- Work to do:
Can you reproduce the stretch of records from the line containing "From the perspective" through the end, with "camera" replaced by "viewer" and nothing else altered?

(Excerpts from a spatial reasoning dataset)
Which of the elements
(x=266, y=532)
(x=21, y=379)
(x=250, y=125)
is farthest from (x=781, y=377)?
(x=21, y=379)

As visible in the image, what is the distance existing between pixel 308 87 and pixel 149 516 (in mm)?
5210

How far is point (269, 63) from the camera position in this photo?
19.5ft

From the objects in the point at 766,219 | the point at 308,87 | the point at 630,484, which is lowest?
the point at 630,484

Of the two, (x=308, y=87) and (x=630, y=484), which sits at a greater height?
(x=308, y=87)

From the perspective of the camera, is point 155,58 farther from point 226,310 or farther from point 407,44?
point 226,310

- Solution to this problem:
From the perspective of the viewer, is point 155,58 farther from point 226,310 or farther from point 407,44?
point 226,310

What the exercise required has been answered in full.